Graphically, Deluxe is as strong as ever, with big, bold design choices and vibrant colors. Each racer stands out with unique animations and reactions, and the huge variety of karts sport a good amount of detail. Overall, the game is incredibly polished, which makes sense as it’s based off an already stellar release. Though tracks can get flashy and complex, the graphics never inhibit the game-play by becoming too distracting. The music is standard Mario Kart fare; catchy and fun, but nothing too memorable.
Though graphics and sound are important, the real appeal to a Mario Kart game has always been how it plays, and Deluxe does not disappoint. Every racer feels slightly different (with the exception of color swap models like the Shy Guys) and each kart adds and subtracts to their overall strengths. With every user being able to select their racer, kart, wheel type, and glider, there are plenty of options for customization to find that perfect fit. Balance is also very well done, as each racer has enough strengths and weaknesses that there is no overall ‘best’ choice. The tracks are, as expected, very well done, with only one or two that are not genuinely a thrill to play.
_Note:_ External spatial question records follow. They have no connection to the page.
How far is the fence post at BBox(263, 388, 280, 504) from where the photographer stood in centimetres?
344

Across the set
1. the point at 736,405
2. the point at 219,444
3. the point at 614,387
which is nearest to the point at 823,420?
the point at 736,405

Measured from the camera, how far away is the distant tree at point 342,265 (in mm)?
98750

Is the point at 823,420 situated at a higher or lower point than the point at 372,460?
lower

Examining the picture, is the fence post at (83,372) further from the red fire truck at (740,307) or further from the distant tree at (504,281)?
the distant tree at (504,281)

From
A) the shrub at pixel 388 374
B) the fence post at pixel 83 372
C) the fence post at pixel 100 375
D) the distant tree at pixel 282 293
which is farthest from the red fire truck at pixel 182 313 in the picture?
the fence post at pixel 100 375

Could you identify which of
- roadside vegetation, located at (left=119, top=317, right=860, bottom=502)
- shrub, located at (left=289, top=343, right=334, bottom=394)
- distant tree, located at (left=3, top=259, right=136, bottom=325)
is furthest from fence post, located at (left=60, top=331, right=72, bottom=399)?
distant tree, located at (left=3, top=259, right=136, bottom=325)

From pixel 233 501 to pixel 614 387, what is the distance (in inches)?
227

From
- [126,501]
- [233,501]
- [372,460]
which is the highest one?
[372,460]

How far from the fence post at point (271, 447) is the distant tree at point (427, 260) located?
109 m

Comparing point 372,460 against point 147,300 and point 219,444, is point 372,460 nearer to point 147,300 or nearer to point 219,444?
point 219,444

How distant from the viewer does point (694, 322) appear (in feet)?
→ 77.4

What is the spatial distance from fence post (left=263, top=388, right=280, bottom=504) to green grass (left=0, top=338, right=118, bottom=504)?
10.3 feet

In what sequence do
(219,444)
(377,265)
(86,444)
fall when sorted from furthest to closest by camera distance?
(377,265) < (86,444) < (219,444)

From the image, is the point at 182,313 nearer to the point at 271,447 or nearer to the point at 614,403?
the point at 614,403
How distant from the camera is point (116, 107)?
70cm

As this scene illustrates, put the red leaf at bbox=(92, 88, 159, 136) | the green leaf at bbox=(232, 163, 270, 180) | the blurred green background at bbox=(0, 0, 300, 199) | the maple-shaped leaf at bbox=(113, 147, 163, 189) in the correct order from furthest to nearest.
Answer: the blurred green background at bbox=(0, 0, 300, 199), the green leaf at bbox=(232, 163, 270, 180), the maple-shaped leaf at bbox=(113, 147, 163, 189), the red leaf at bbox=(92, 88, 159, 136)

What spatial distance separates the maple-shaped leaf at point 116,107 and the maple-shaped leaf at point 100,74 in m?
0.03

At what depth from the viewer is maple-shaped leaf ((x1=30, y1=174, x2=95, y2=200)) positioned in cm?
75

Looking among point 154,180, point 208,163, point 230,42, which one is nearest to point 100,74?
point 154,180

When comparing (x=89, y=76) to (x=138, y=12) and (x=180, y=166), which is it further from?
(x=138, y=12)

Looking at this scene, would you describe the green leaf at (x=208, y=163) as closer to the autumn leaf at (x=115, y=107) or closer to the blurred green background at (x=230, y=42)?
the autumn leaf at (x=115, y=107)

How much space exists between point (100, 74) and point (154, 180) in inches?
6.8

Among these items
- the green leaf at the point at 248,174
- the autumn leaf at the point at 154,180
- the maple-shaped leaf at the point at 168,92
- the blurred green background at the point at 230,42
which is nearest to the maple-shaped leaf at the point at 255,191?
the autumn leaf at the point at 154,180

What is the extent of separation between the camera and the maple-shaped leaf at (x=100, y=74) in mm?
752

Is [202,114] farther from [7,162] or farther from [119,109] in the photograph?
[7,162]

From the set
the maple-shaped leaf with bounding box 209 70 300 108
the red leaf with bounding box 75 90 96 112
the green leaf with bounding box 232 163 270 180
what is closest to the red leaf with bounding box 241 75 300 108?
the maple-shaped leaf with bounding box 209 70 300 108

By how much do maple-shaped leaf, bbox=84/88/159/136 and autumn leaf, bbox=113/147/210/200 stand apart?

Overall, Deluxe represents the pinnacle of the Mario Kart franchise, so what about the new additions to the game? Foremost, the somewhat lacking battle mode of 8 has been greatly improved, with multiple game types and maps to choose from. The classic, frantic pace of older Mario Kart battle modes has finally been brought to a modern console, ensuring a ton of reliability as a party game. Though some of the maps are a little too large for the game types, that’s really nitpicking at something that has so few flaws. The new kart racers, while nothing extraordinary, help give everyone a chance to pick a favorite.
Despite all these achievements, one part of Deluxe falls flat: it’s online multiplayer. Though likely caused by a massively popular release and high sales, current online multiplayer is very, very rough. Disconnections occur every other round, and lagging response times make any sort of accuracy with items nearly impossible. On top of this, there seem to be some bugs with the online multiplayer that can cause racers to be unable to pick up items, be rescued from falling off the track, or even see the other racers. It’s a very low quality experience from a brand like Nintendo, a company who hasn’t always had a good track record with online services to begin with.
If you’re a Switch owner looking for a good couch multiplayer game, or have the need for a fully developed portable Mario Kart, you can’t go wrong with Mario Kart 8: Deluxe. Just don’t expect to race around the world until later this year, if ever.